The thesis investigates how environmental governance operates through the very practices it seeks to regulate. Grounded in the paradox of extractive preservation, it argues that preservation does not simply protect ecological systems but simultaneously extracts livelihoods, access, and situated forms of knowledge. Focusing on the Danube Delta as a critical zone, the project examines how zoning regimes, permit systems, and remote modes of control reorganize relations between communities and their environment. Within the condition of the natural reserve, it asks what it means to live under continuous preservation and how governance might be rearticulated for those who inhabit and negotiate its limits. In this context, diplomacy is reframed not as an external institutional protocol, but as a situated spatial practice emerging from the tensions between regulation and lived experience.

Informed by Giorgio Agamben’s concept of profanation, the project is structured as a trilogy of inquiry across territorial scales, the wider territory, the village and lake system, and the city. Across these interconnected conditions, it traces how ecological processes, governance frameworks, and everyday practices are deeply entangled, revealing environmental governance as an extractive mechanism that translates lived knowledge into remote systems of control.

At its core, the project seeks to make the local practice of fishing operative in subverting the hegemonic technopolitical mechanisms through which the Delta is understood, negotiated, and managed. In response, it proposes a series of infrastructural “acupunctures” that render local agency legible within the territorial system. Through a simultaneous process of formalisation and informalisation, fishing practices are re-inscribed into governance through the construction of a fishing dock and the adaptive reuse of a former fish canning factory, while environmental data is relocated into the commons of the Delta, opening monitoring processes to collective participation and situated knowledge production.

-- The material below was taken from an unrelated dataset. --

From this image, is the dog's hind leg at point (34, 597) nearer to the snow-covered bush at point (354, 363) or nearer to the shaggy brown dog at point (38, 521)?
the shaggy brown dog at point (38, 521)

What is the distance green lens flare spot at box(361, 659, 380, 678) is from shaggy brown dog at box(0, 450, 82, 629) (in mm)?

The project is liminal methaphorically existing at the threshold between needed action and an anticipated vision, but also physically situated between systems of power. Working simultaneously through territory, community and material, the interventions do not merely represent the citizen, the village or the institution. Instead, they position these actors on a shared and horizontal plane, displacing top-down forms of control in favour of governance emerging from below. The highly sophisticated and the deeply analogue, the abstract and the material, are brought into proximity not as opposites, but as coexisting forms of inhabitation and knowledge production. Through this profanation of established hierarchies, the project reclaims agency for those rendered outsiders within their own land.